The focus of the Second Circuit opinion was slightly different. While there is no definition of normal retirement age under the Employee Retirement Income Security Act of 1974 (ERISA), the Second Circuit ruled the plan language referencing a five-year period of service to be inconsistent with the normal, usual, or typical meaning of “retirement,” which more commonly means withdrawing from business or public life and living on one’s income, savings, or pension. The Second Circuit found the plan’s definition of five years of services would allow employers to pick an unreasonably low age as normal retirement age. The Second Circuit found that a contrary ruling in the Fourth Circuit was unpersuasive as dicta, and disagreed with a Seventh Circuit ruling that normal retirement age could be based on years of service. Given the long history of litigation, we may expect to see further developments and perhaps a Supreme Court decision settling the apparent conflict between these three circuit courts. Laurent v. PricewaterhouseCoopers LLP, 2nd Cir. 2015
Second Circuit Rules Severance Plan Is Subject to ERISA. Reversing a lower court decision dismissing a physician’s complaint against his employer, the U.S. Court of Appeals for the Second Circuit ruled that a medical center’s severance plan for physicians is an employee welfare benefit plan subject to ERISA. The medical center’s severance policy covers full-time physicians employed before August 1, 1996, who are terminated without cause. Eligible employees are entitled to either 12 months’ notice or six months’ severance pay, and eligible employees with more than 15 years of service are also entitled to automatic review of their severance pay by the president of the medical center. The plaintiff physician in this case notified his supervisor on May 1, 2011, that he was leaving the following September to take a new job. On May 13, the physician was fired “for cause,” ostensibly because of comments made in front of a guest speaker just prior to his dismissal.
The physician brought suit in federal court, alleging that his termination was a pretext designed to interfere with his right to severance under the policy and ERISA. The medical center moved to dismiss the claims for lack of subject matter jurisdiction, claiming the plan was exempt from ERISA. The lower court agreed, finding that the plan did not require the kind of ongoing administrative program required of an ERISA plan, and dismissed the claim. On appeal, the Second Circuit identified three factors to help determine whether an employer’s plan or arrangement involves an ongoing administrative scheme under ERISA:
Whether the employer’s undertaking or obligation requires managerial discretion in its administration;
Whether a reasonable employee would perceive an ongoing commitment by the employer to provide employee benefits; and
Whether the employer was required to analyze the circumstances of each employee’s termination separately in light of certain criteria.

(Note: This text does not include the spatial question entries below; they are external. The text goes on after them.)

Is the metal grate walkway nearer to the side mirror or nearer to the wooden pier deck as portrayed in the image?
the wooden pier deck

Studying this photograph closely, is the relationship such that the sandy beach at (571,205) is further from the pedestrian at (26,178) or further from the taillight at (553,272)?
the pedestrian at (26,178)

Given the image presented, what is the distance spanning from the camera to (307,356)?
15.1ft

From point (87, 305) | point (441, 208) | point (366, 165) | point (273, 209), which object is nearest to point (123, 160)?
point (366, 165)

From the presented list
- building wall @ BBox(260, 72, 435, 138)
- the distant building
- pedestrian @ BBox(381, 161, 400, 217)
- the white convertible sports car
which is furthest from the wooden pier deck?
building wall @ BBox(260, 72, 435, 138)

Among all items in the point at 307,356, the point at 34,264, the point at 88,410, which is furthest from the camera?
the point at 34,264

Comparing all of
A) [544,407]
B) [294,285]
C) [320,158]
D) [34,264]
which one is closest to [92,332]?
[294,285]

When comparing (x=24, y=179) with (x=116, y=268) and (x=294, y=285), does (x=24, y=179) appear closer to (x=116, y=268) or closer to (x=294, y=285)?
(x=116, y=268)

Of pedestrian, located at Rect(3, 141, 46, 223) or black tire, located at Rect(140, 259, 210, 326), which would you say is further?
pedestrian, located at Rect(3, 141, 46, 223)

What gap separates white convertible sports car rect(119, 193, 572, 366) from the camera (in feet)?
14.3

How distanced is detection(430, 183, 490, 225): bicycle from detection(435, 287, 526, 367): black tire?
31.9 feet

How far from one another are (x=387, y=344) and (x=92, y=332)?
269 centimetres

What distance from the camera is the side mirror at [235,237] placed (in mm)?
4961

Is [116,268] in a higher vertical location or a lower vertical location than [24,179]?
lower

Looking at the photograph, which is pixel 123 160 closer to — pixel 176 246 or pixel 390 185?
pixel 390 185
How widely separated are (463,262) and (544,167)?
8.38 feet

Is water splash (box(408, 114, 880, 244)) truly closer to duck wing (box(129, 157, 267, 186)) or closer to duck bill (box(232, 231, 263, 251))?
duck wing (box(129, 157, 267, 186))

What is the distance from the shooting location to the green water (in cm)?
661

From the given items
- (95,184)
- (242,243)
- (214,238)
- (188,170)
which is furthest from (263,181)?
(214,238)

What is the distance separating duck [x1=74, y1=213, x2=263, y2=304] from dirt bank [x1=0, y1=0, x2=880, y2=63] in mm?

Looking at each factor, the Second Circuit concluded that the severance policy was an ERISA plan. First, the court found that the policy requires discretion and individualized evaluation to administer. In this case, the employer must determine whether an employee left voluntarily or was terminated, and whether the termination was “for cause.” Also, any employee with 15 or more years of service may require a discretionary review by the president of the amount of his or her severance benefits. Second, the court found it plausible that such a longstanding policy, existing in its current form since 1996, would give employees the reasonable impression that the employer has undertaken an “ongoing commitment” to provide severance benefits, despite language in the policy that gives the medical center the unilateral right to amend the policy without notice. And finally, the court found there was at least some managerial discretion in the president’s review of severance and in the classification of the termination of each employee as being for or without cause. Accordingly, the court vacated the judgment and remanded the case to the district court for consideration of the interference claims. Okun v. Montefiore Med. Ctr., 2nd Cir. 2015
Court Rules Health Care Providers Are Not Plan Beneficiaries. The U.S. Court of Appeals for the Second Circuit recently ruled that doctors are not beneficiaries of their patients’ health plans and therefore lack standing to seek relief under Section 502 of ERISA. In the case, a health care provider sued an insurance carrier in an effort to be reinstated in the insurance company’s provider network. Only plan participants and beneficiaries have standing to sue under ERISA Section 502. The health care provider argued that it had standing to bring the action because the health care provider’s patients assigned the health care provider the right to collect payment for medical services directly from the insurance company. It follows, argued the health care provider, that the right to receive payment from the plan made the health care provider a beneficiary; both through the assignment of the right to receive payment and actually receiving payment (a “benefit”) from the plan. Channeling its inner Yoda, the court rejected these arguments stating that “the right to payment does not a beneficiary make.” The court explained that a beneficiary is best understood as an individual who enjoys rights equal to the participant’s to receive coverage from a health plan (such as a participant’s spouse or child). The assignment of rights theory failed to persuade the court because the assignment was limited to collection of payment and did not extend to ERISA’s anti-retaliation protections. Rojas v. Cigna Health & Life Ins. Co., 2nd Cir. 2015
Despite “Abuse of Discretion,” Plan Fiduciaries Not Liable in Investment Mapping Case. In the May 2014 edition of Employee Benefits Developments, we reported on a case decided by the U.S. Court of Appeals for the Eighth Circuit (Tussey v. ABB, Inc., 8th Cir. 2014) involving a variety of fiduciary breaches alleged by employees participating in an employer’s 401(k) plans. The federal district court that first decided the case in 2012 found the plan fiduciaries guilty of a number of fiduciary breaches, including breaches associated with removing the Vanguard Wellington Fund from the investment fund line-up and replacing it with Fidelity’s Freedom Funds. With regard to that fund removal issue, the Eighth Circuit found that the district court erroneously substituted its own de novo plan interpretation and view of the ideal plan investments for the reasoned judgment of the plan fiduciaries. The Eighth Circuit concluded that the district court did not show appropriate deference to the plan fiduciaries in evaluating whether they, based on what they knew at the time they made their investment decisions, breached their fiduciary duties in evaluating, selecting, and implementing the new plan investment fund option. The Eighth Circuit also concluded that the district court’s opinion improperly relied on hindsight to evaluate the prudence of the investment selection. As a result, the Eighth Circuit vacated the district court’s $21.8 million judgment and award on the fund removal claim and remanded it for further consideration.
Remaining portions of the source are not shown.